======== Text shown ========
I need to be out there. Enticing it may not be, but nonetheless I find myself drawn into the garden to stand and look - just to be there for heaven's sake. I scuff my feet amongst the leaf mould, kick the boards of the raised beds, make plans, haul out a weed or two and blow on my freezing fingers. It is still bitterly cold up here on the mountain but something is stirring in me and, although not very obviously, in the land too. There are bulbs forcing their way up towards light, and catkins, still tight, are on the hazel boughs. They are not like lamb's tails yet - another month before I see them dance in the breeze and shake their golden pollen to the wind.  The evenings are lighter - and I am willing them to be lighter still, sooner and sooner - but know that this will take its predetermined time.  We have a way to go yet.

I've ordered seeds, they will arrive and some I will plant very soon. I will, I will.

In the meantime my gardening is on paper. I plan my crop rotations, promise to try harder, buy fewer plants, make more from less. The year ahead is filled with so much promise and I can hardly contain my excitement. It is only January for heaven's sake. What will I be like in April?

I see sleet is forecast for Friday. Sigh.

Tuesday, January 26, 2010

Eggs


Either we've got a tray of extremely large eggs here - laid by some monstrous birds and which dwarf  the smaller, 'normal' one,  or the bantams have started laying. I'll go for the latter option. We have one titchy egg - so one of the little Rhode Island Red bantams is laying. Well done that bird. Hurrah! How long before the other 4 decide to follow suite?

I'm not going to make my fortune selling these little eggs am I? What I will do is make dainty, stylish and bijoux Scotch eggs. They will feed fairies and not farmers and be the envy of the nibbling classes.

Psst! I have a trio (2 pullets and a cockerel) of these handsome bantams looking for a new home. Could deliver...but within reason folks.

Wednesday, January 20, 2010

Spanish sunshine?

What better way to shake off January's gloom than to make marmalade? Seville oranges, unbelievably bitter and fit for little else but cooking up with sugar, are in the shops now. No apologies for lots of orange pictures - I'm thinking sunshine and soaring spirits.I have great fun juicing, paring and slicing. I add lemons and water and put the pan over a low light. As it warms the house becomes imbued with the tang of Sevilles. Christmas may have its own scents and flavours; a jam pan of marmalade oranges is January for me.Simmer for a long time - slowly to release pectin and soften the bitter peels. (Make a face like a cat's arse when you have a bite to see if they are tender enough) Eeeurgh! Add sugar ('Silver Spoon') and feel particularly proud that it is sugar produced by British Farmers in East Anglia. Toss in a small knob of butter, turn up the light and we're off.....Have more great fun dissolving and stirring, making whirls and vortexes. Enjoy the dancing light through fragrant steam. Great stuff. Remember I am making marmalade so put a stop to all that arty stuff and get the pan-ful boiling ferociously.
======== Collected data ========
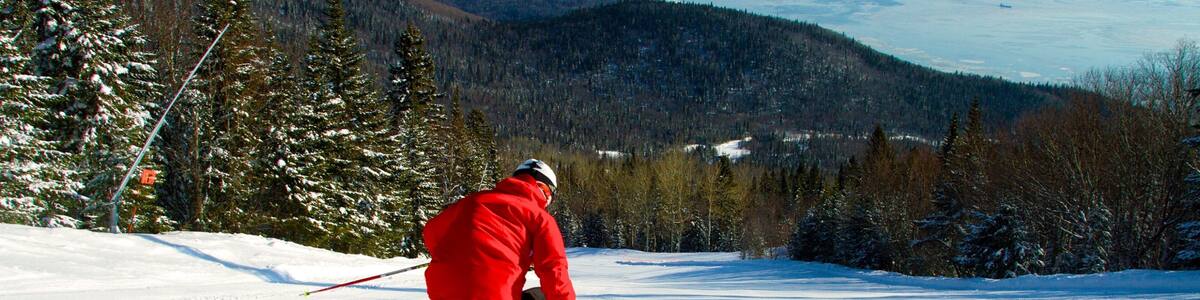 Le Massif de Charlevoix which includes snow, a river or creek and snow skiing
========
» **What you need to do**:
1. Do these statements agree with the blog excerpt? For each, answer yes or no and quote the words of the excerpt that decide it.
(a) The catkins on the hazel boughs are already dancing in the breeze.
(b) One of the Rhode Island Red bantams has begun laying.
(c) The sugar added to the marmalade was produced by British farmers in East Anglia.
2. Print the passage of the blog excerpt from "Tuesday, January 26, 2010" up to and including "within reason folks.", with every word unchanged.

» **Solutions**:
1.
(a) No: "another month before I see them dance in the breeze and shake their golden pollen to the wind"
(b) Yes: "one of the little Rhode Island Red bantams is laying"
(c) Yes: "sugar produced by British Farmers in East Anglia"

2.
Tuesday, January 26, 2010

Eggs


Either we've got a tray of extremely large eggs here - laid by some monstrous birds and which dwarf  the smaller, 'normal' one,  or the bantams have started laying. I'll go for the latter option. We have one titchy egg - so one of the little Rhode Island Red bantams is laying. Well done that bird. Hurrah! How long before the other 4 decide to follow suite?

I'm not going to make my fortune selling these little eggs am I? What I will do is make dainty, stylish and bijoux Scotch eggs. They will feed fairies and not farmers and be the envy of the nibbling classes.

Psst! I have a trio (2 pullets and a cockerel) of these handsome bantams looking for a new home. Could deliver...but within reason folks.